Honor Code: There are no group projects in this course. All work that you
submit for grading must be your own. It is a violation of University Policy to
copy another's work without citing it, no matter if the work came from another
student, a publication, or a web page. You must not copy from solutions given
during previous iterations of the course. You must not collude with other
students or submit work that is not entirely your own, unless you properly cite
the contributions of others. Any violation of the University's honor code will
be reported to the Dean of Students and may result in a severe punishment,
including reduction in grade, an F grade for the course, withdrawal of TA-ship
or RA-ship, or expulsion from the university.

Content:
We will examine the fundamental components and design requirements of modern multi-user, multi-tasking,
pre-emptive operation systems, taking examples from UNIX, Linux, Windows NT, and others. Fundamental
theories about synchronization, virtual memory, protection, and other aspects of operating systems design
are common to all commercial systems. We will also introduce the fundamental principles of distributed
systems design and algorithms for such systems.
Details:
Operating system design requirements: API, device drivers, resource management.
Hardware Support: protection modes, interrupt mechanisms, atomic actions
required for semaphore implementation.
I/O systems and programming: programmed, interrupt, and DMA support.
Structure: Error confinement, Levels of protection, Multics rings, micro-
kernel, Unix and Microsoft NT.
The Process and the thread: Definition, environment in which they operate,
states, process management, Threads, Posix threads.
Synchronization: Mutual exclusion, semaphores, spin-locks, counting semaphores,
message passing. Deadlocks, live-locks, starvation, The Dining Philosophers
Problem, Readers and Writers, Generalized Mutual Exclusion. Concurrency
mechanisms in modern OSs.
Memory management and virtual Memory: Segmentation and paging, placement
algorithms (First Fit, Best Fit, Next Fit, etc.) and replacement algorithms
(Random, FIFO, LRU, Clock, etc.), memory mapping, page-size considerations, in-
memory tables and TLB. Protection and sharing via access modes.
Scheduling: Uniprocessor scheduling algorithms, Round Robin, Shortest Job
First, multiple queues, etc.
File Systems: Directories, sharing, Examples from modern operating systems.
Distributed Systems programming: The Client-Server Model. Sockets, Remote
Procedure Calls, Remote Method Invocation. CORBA.
Security: Basic models, confidentiality, authorization, and authentication,
access lists, capability systems, encryption.

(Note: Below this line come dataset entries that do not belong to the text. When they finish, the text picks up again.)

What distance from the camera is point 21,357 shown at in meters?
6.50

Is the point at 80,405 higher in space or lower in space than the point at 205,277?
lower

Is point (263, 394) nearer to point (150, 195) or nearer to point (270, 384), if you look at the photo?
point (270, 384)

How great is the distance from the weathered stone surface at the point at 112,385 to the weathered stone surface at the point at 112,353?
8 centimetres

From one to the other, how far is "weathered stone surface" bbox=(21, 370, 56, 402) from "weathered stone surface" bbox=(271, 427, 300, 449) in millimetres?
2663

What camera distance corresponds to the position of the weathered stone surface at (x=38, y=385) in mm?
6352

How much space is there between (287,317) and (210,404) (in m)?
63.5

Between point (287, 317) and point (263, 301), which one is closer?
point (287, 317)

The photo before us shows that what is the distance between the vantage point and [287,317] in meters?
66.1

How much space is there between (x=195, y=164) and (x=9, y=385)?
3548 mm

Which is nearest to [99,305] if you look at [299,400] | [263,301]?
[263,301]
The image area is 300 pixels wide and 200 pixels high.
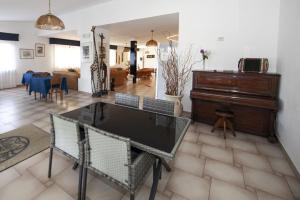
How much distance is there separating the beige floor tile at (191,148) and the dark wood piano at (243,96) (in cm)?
97

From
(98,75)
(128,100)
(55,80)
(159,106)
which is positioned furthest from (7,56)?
(159,106)

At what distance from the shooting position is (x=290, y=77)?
98.6 inches

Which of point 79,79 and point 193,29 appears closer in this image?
point 193,29

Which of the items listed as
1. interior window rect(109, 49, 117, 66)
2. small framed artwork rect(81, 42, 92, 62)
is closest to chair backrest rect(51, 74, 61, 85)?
small framed artwork rect(81, 42, 92, 62)

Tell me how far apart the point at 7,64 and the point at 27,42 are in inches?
52.5

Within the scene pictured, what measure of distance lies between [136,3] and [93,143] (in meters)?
4.51

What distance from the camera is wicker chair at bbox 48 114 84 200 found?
63.1 inches

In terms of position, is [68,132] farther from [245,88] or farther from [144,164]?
[245,88]

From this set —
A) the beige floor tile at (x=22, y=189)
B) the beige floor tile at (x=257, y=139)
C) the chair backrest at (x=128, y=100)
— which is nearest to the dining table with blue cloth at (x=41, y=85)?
the chair backrest at (x=128, y=100)

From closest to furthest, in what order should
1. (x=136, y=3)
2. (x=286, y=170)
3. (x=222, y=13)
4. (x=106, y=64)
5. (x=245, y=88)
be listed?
1. (x=286, y=170)
2. (x=245, y=88)
3. (x=222, y=13)
4. (x=136, y=3)
5. (x=106, y=64)

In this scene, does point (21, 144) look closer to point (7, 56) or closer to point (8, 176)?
point (8, 176)

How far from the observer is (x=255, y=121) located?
10.3 feet

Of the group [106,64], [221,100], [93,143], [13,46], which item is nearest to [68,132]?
[93,143]

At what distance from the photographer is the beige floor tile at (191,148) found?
8.48 feet
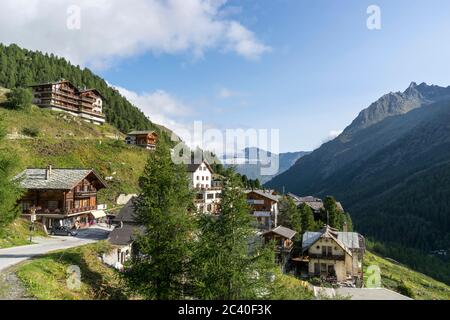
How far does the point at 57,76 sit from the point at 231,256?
14965cm

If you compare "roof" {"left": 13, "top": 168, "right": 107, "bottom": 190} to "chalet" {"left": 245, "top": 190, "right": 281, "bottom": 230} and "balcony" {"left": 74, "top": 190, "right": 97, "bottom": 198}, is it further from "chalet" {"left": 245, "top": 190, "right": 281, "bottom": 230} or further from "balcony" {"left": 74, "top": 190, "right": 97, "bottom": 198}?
"chalet" {"left": 245, "top": 190, "right": 281, "bottom": 230}

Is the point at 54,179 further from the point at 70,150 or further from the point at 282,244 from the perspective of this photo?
the point at 282,244

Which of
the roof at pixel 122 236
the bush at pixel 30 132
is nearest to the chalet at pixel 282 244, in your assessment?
the roof at pixel 122 236

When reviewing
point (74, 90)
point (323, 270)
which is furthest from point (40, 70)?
point (323, 270)

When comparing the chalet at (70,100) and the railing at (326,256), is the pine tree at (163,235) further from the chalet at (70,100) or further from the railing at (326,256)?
the chalet at (70,100)

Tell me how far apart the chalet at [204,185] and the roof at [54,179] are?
26.3m

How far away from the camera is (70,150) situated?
82250 millimetres

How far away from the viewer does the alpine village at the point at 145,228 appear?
69.6 feet

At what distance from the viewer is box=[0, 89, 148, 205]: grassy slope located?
244 ft

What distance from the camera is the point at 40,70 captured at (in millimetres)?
140375

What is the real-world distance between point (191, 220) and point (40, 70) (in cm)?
14122

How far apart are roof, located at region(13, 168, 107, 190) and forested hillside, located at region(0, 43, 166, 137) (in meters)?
85.8

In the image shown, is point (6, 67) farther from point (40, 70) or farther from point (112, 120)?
point (112, 120)

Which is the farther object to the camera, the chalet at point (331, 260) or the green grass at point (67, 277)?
the chalet at point (331, 260)
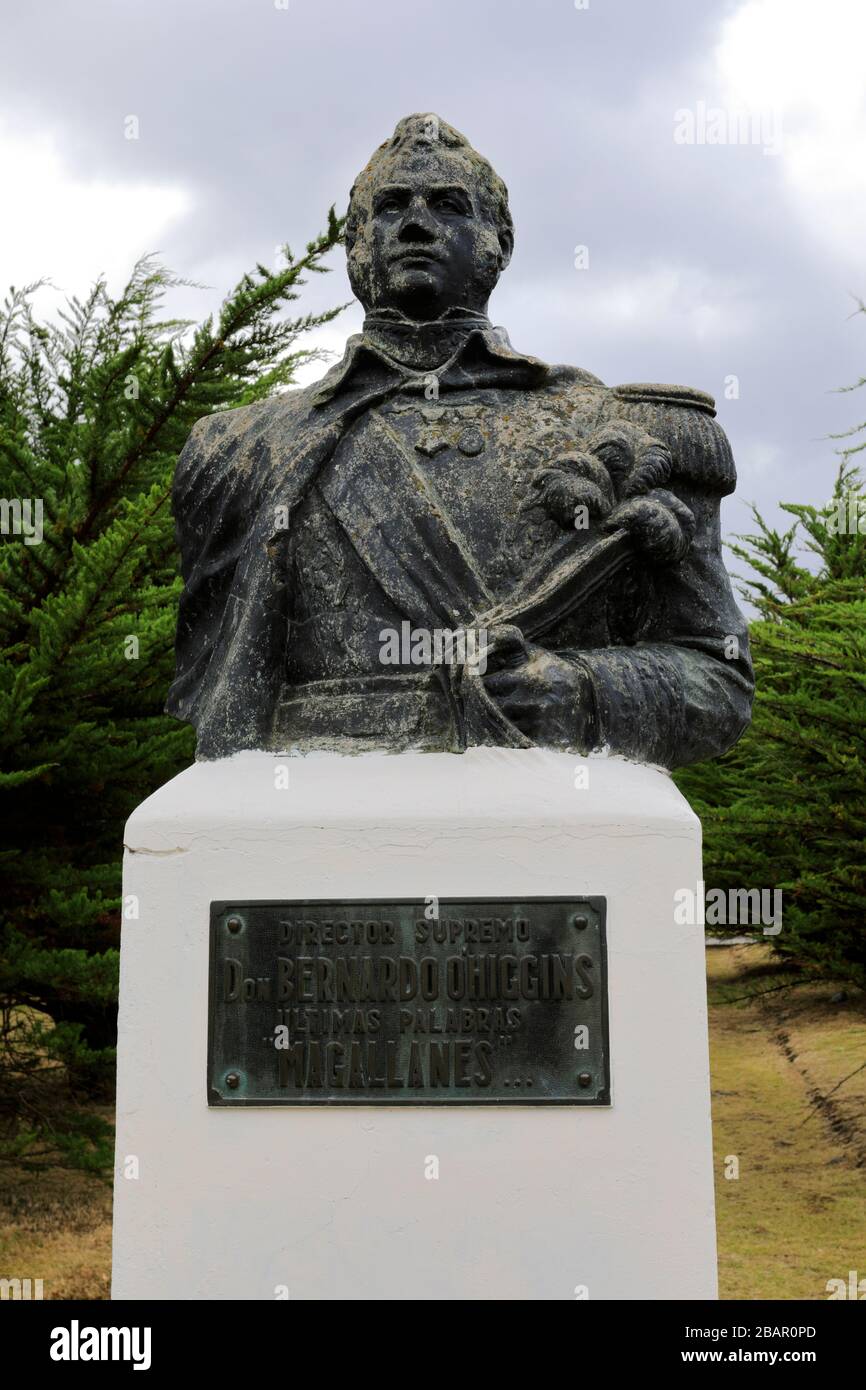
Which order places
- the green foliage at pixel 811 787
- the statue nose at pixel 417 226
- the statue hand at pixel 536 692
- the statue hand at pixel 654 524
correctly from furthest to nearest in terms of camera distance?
the green foliage at pixel 811 787 < the statue nose at pixel 417 226 < the statue hand at pixel 654 524 < the statue hand at pixel 536 692

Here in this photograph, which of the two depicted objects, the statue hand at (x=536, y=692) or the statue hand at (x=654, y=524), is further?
the statue hand at (x=654, y=524)

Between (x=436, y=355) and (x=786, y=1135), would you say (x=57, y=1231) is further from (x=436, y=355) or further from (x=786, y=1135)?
(x=436, y=355)

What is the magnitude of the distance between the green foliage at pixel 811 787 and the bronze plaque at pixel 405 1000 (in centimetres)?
473

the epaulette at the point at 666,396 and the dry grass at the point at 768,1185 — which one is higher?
the epaulette at the point at 666,396

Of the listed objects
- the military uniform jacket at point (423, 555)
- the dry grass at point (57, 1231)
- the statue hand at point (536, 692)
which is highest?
the military uniform jacket at point (423, 555)

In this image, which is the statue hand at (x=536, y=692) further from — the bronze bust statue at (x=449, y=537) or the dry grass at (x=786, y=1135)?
the dry grass at (x=786, y=1135)

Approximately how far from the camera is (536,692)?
3.21 meters

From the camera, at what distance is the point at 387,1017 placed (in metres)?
3.04

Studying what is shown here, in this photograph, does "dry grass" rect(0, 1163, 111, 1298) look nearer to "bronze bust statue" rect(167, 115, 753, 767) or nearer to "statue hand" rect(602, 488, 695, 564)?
"bronze bust statue" rect(167, 115, 753, 767)

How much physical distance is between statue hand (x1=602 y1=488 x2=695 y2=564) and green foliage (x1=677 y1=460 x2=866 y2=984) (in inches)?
164

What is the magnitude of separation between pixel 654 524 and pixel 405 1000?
1156 mm

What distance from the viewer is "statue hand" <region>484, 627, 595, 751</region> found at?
10.5 ft

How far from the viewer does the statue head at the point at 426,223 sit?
11.9 ft

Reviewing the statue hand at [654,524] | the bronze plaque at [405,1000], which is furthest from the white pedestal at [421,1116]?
the statue hand at [654,524]
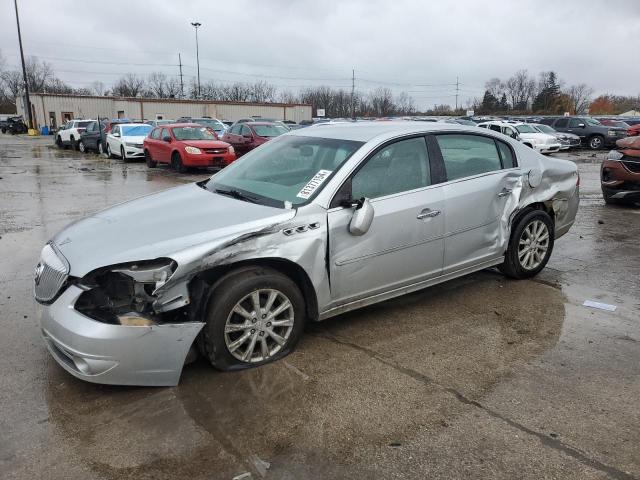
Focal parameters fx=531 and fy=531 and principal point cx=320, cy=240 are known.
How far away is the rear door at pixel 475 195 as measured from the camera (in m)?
4.51

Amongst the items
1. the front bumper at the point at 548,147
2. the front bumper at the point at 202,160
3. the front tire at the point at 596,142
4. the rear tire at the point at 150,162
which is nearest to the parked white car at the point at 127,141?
the rear tire at the point at 150,162

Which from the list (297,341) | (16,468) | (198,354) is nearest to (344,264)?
(297,341)

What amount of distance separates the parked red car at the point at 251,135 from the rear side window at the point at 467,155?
1443cm

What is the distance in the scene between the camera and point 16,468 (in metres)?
2.63

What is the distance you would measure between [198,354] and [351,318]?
56.1 inches

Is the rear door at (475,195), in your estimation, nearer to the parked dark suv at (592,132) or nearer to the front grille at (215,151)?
the front grille at (215,151)

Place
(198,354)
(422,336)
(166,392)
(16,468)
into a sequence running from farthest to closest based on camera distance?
(422,336) < (198,354) < (166,392) < (16,468)

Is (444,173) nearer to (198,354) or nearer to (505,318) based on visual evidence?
(505,318)

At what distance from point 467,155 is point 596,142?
88.0 ft

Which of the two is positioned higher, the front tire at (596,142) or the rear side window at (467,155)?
the rear side window at (467,155)

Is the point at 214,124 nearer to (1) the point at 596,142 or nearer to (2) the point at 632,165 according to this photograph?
(1) the point at 596,142

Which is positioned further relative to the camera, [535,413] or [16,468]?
[535,413]

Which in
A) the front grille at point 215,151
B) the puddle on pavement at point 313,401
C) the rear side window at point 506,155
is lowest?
the puddle on pavement at point 313,401

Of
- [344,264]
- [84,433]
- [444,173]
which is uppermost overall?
[444,173]
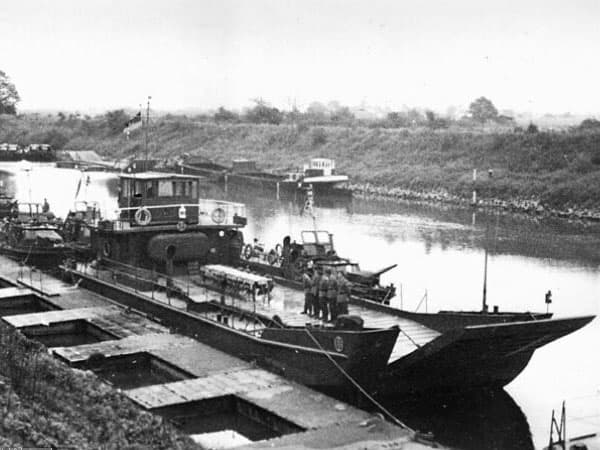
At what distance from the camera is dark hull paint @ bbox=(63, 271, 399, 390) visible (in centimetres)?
1461

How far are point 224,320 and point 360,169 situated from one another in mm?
46869

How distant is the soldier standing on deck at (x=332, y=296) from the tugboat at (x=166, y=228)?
585cm

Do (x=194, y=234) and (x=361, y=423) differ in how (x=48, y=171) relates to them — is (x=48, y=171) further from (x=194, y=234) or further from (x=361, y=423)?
(x=361, y=423)

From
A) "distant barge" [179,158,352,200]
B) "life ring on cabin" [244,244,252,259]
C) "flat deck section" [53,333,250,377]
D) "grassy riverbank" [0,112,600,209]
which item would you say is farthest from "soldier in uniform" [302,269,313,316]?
"distant barge" [179,158,352,200]

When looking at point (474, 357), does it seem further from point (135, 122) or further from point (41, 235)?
point (41, 235)

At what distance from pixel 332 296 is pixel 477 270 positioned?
45.9 feet

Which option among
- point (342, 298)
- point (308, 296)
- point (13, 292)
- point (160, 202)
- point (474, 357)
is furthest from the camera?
point (13, 292)

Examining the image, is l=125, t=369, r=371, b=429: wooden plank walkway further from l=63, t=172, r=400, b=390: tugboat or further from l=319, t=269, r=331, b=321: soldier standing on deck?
l=319, t=269, r=331, b=321: soldier standing on deck

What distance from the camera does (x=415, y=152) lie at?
62.8 metres

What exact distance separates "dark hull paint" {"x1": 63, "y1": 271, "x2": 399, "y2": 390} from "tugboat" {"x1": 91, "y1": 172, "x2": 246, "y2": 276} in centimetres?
318

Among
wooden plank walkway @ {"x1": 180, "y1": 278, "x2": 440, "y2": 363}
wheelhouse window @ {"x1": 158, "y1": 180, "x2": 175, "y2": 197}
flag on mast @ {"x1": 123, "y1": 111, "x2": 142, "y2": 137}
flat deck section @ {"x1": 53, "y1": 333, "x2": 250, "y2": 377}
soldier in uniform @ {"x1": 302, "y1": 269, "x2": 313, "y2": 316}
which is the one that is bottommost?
flat deck section @ {"x1": 53, "y1": 333, "x2": 250, "y2": 377}

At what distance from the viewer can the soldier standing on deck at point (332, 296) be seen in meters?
16.9

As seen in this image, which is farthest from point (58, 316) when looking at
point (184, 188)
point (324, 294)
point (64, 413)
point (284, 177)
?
point (284, 177)

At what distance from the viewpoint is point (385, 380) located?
15.4 metres
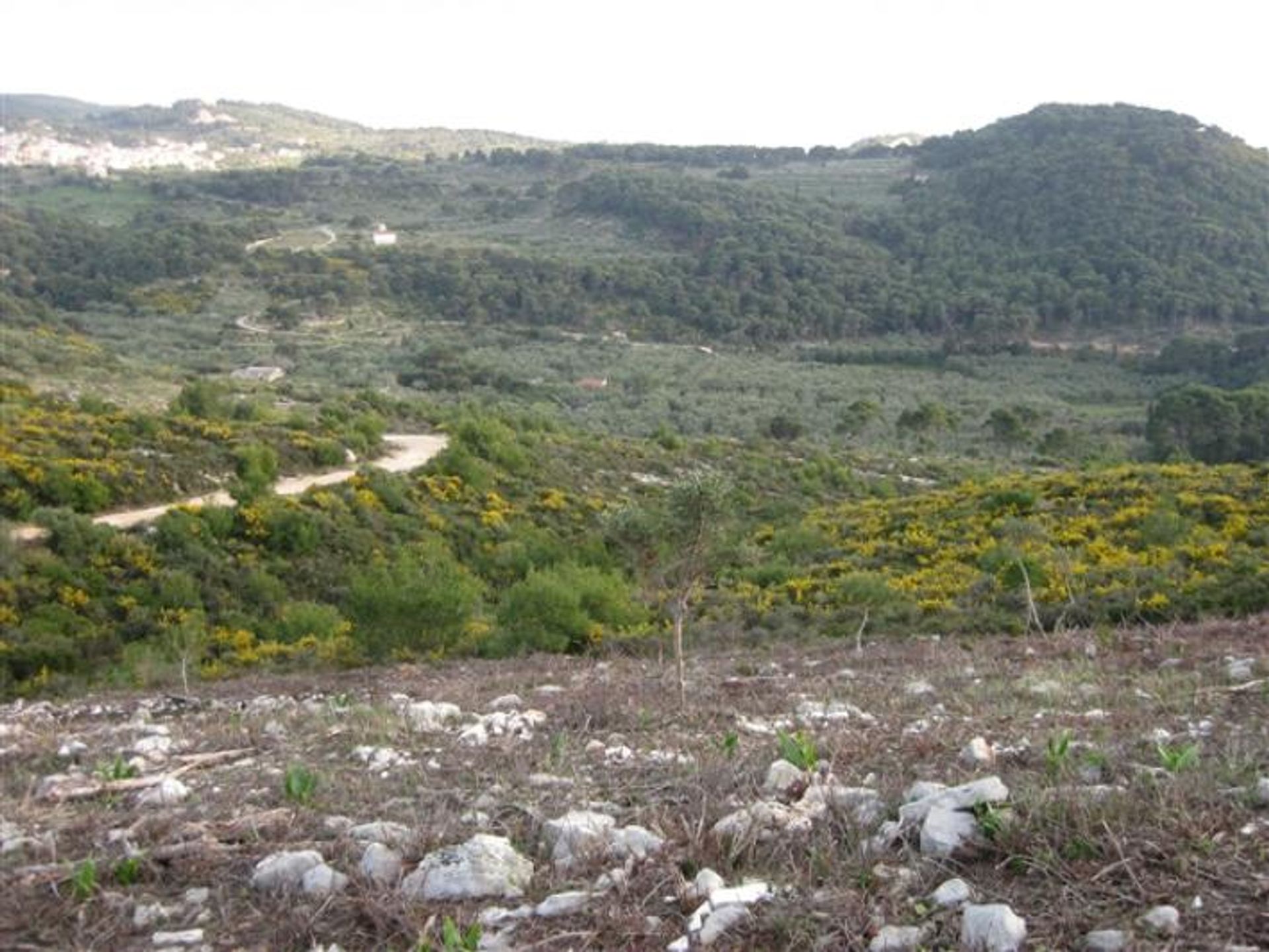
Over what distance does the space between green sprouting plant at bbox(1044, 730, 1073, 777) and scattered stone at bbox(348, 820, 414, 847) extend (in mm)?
2662

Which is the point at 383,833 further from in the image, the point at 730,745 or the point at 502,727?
the point at 502,727

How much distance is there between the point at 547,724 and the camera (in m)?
6.58

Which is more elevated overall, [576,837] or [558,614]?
[576,837]

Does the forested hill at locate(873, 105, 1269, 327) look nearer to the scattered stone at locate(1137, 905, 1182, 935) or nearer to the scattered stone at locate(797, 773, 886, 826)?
the scattered stone at locate(797, 773, 886, 826)

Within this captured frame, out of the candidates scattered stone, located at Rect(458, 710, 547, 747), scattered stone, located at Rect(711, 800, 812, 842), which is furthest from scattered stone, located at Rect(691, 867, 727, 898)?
scattered stone, located at Rect(458, 710, 547, 747)

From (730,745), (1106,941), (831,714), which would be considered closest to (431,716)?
(730,745)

Text: Operating Systems, Internals and Design Principles, William Stallings,


Prentice Hall, 5th edition.

Additional Reading: Inside Windows NT, David A. Solomon, Microsoft Press,


latest Edition (I have the 2 edition).

Assessment: There will be 2 exams, several home works several projects. The
overall grade will be computed as follows: home works 15%, project 25%, mid
semester exam 25%, final exam 35%. These weights are subject to change.
Mid Term Test: March 3rd , 12:30 - 1:45pm
Final Test: TBA (week of April 25th)

Instructor: Ivor Page (ivor@utdallas.edu), 972-883-2160


Office Hours: Thursday 3:00 - 5:00pm, ECSS 4.410 or by appointment.